Qualquer cidadão pode fazer um pedido de impeachment. O caráter de denúncia exige que sejam apresentadas provas. Como princípios jurídicos determinam não haver crime sem lei anterior que o defina, tais delitos intitulados crimes de responsabilidade estão configurados na Lei 1079/50, e no Art. 85º da Constituição Federal.
O recebimento da denúncia e a abertura do processo ficam a cargo do presidente da Câmara dos Deputados. Recebidos 342 votos dos 513 deputados, equivalente a um terço da Câmara, é autorizado a tramitação do processo, que segue para julgamento pelo Senado Federal. Para que o mandato seja cassado, se exige que 54 dos 81 senadores estejam em concordância com a destituição.
O impeachment é uma ferramenta política
O ex- ministro da Justiça Paulo Brossard tratava o impeachment como um componente político. Com isso, Cyrillo destaca a importância do cuidado com o processo. “O impeachment não pode ser usado como sendo cassação por parte do parlamento. Os chamados golpes na América Latina nos trazem a dimensão de que o impeachment não é necessariamente bom, a gente tem que ter muito cuidado”.
A especialista em direito constitucional aponta que a ex-presidente não cometeu crime que justificasse o processo, e afirma que o caso foi uma “deturpação do processo de impeachment”.
Para a cientista política Juliana Fratini o impeachment não foi construtivo e criou fragilidades, dentre elas, a grande polarização que resultou na eleição de um candidato, segundo Fratini pouco qualificado, por meio de “narrativa populista e salvacionista”, destaca a cientista fazendo menção ao atual presidente.

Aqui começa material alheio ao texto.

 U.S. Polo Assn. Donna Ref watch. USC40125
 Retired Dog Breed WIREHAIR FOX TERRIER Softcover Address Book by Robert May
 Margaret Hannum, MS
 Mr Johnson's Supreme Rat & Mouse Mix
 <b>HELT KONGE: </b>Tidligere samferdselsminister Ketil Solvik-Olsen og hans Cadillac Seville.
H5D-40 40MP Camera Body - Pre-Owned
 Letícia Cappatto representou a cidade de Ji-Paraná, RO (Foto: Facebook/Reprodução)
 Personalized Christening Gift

"Não houve melhoras na economia, nem capacidade de gestão em diversos núcleos de interesse social, entre eles a saúde em meio a pandemia, educação, nem cuidado com o meio ambiente, muito pelo contrário”.

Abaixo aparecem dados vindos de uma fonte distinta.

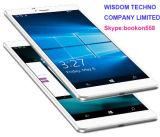 Cube T698 Wp10 4G Phone Call 6.98 Inch 720*1280 IPS Windows10 Qualcomm Msm8909 Quad Core 2GB RAM 16GB ROM GPS Tablet PC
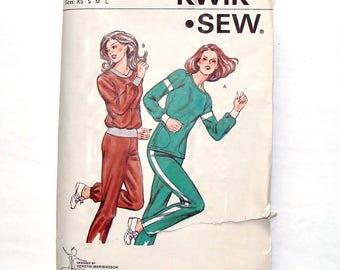 Vintage 1980 Kwik Sew Misses' Jogging Suit Pattern #1069 - UNCUT Master Pattern - Size XS+S+Med+Large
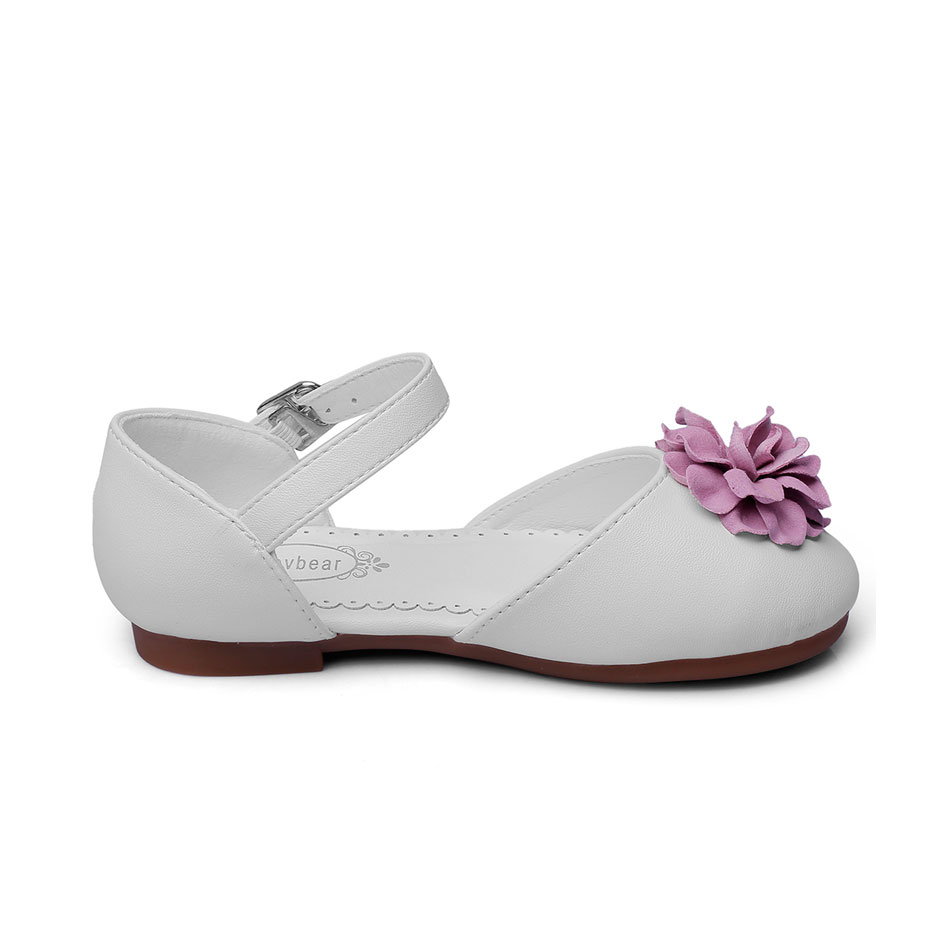 MSMAX Children Soft Leather Shoes Flower Breathable Mary Janes Girls Dress  Party Wedding Shoe Kids School Single Shoes-in Leather Shoes from Mother    Kids ... 49df5f5c627f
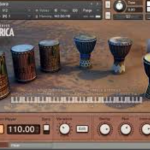 Native Instruments – West Africa Library (KONTAKT)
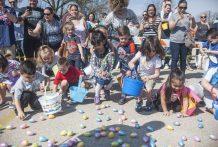 Easter Egg hunts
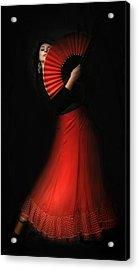 Flamenco Acrylic Print by Viktor Korostynski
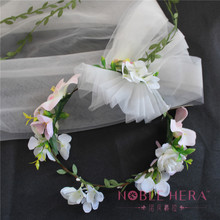 Spring Artificial Flower Garland For Lovely Girls And Can Custom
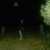 Michigan Paranormal Society
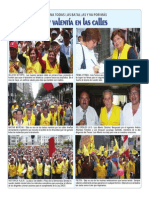 Ref 95 - pagina 16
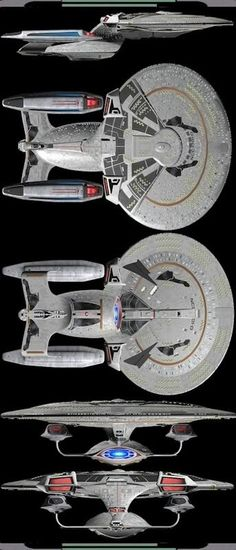 Looks like a refit of the NCC-1701-D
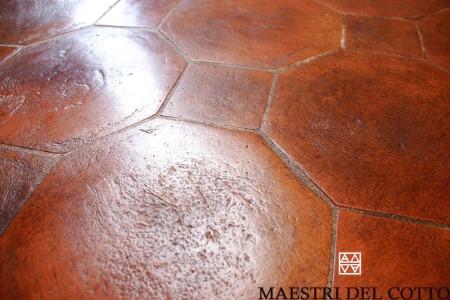 Pavimento in cotto lucido pavimenti in cotto fatto a mano e cotto a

Sobre as funções do instrumento, a cientista destaca o recurso de pressão. “Esses pedidos [de impeachment contra Bolsonaro], foram pedidos de pressão política para deterioração da imagem do presidente. Nunca houve efetivo interesse das próprias elites políticas e da sociedade em ter um novo militar no poder”.
Outro ponto trazido por Fratini é o impeachment como pedagogia política para explicar à população que existe a ferramenta para retirar o presidente da República do poder, caso este venha a cometer crimes.

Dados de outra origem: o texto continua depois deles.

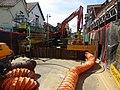 -2019-08-03 Sink hole repairs, High street, Sheringham.JPG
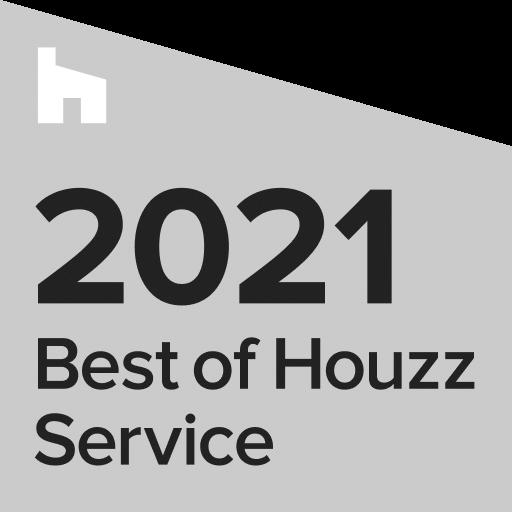 2021 best of houzz service award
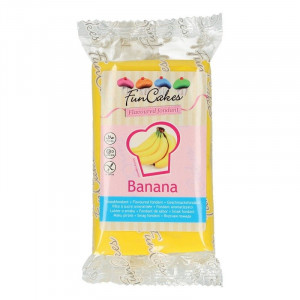 FunCakes Sockerpasta Smaksatt, Banan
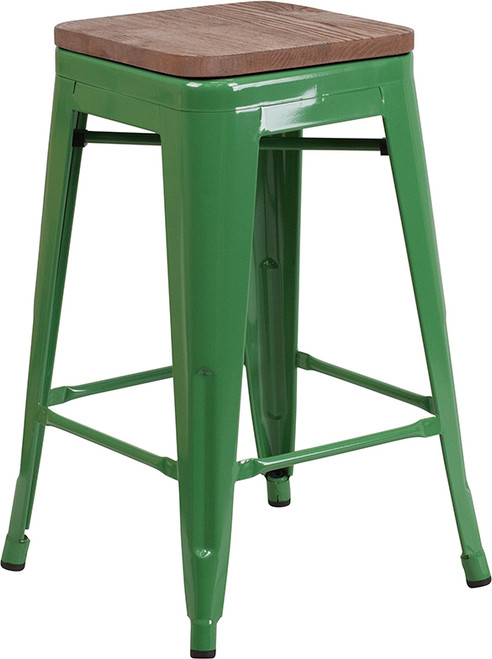 "24"" High Backless Green Metal Counter Height Stool with Square Wood Seat"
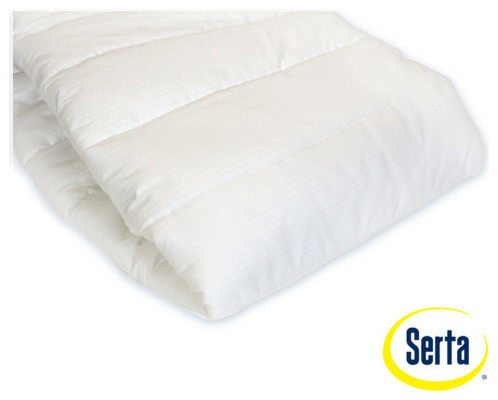 Home Serta Perfect Day Iseries Merit Super Pillow Top King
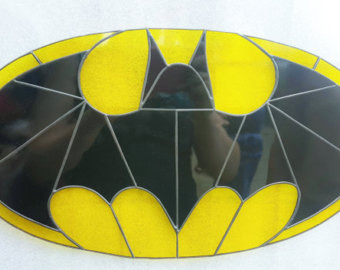 Batman Bat SIgnal Fan-Made Stained G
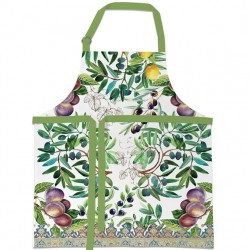 Michel Design Works Tuscan Grove - Apron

Contudo, a legitimidade popular do processo não deve ser confundida como poder aos membros do parlamento, tampouco aos chefes do Executivo.
“Bolsonaro incita o tempo todo pedido de impeachment para membros do Supremo Tribunal Federal”, afirma a cientista que acrescenta a importância da informação “a população precisa ser mais bem informada sobre em que casos o impeachment pode ser aberto, de quanto ele se faz necessário”.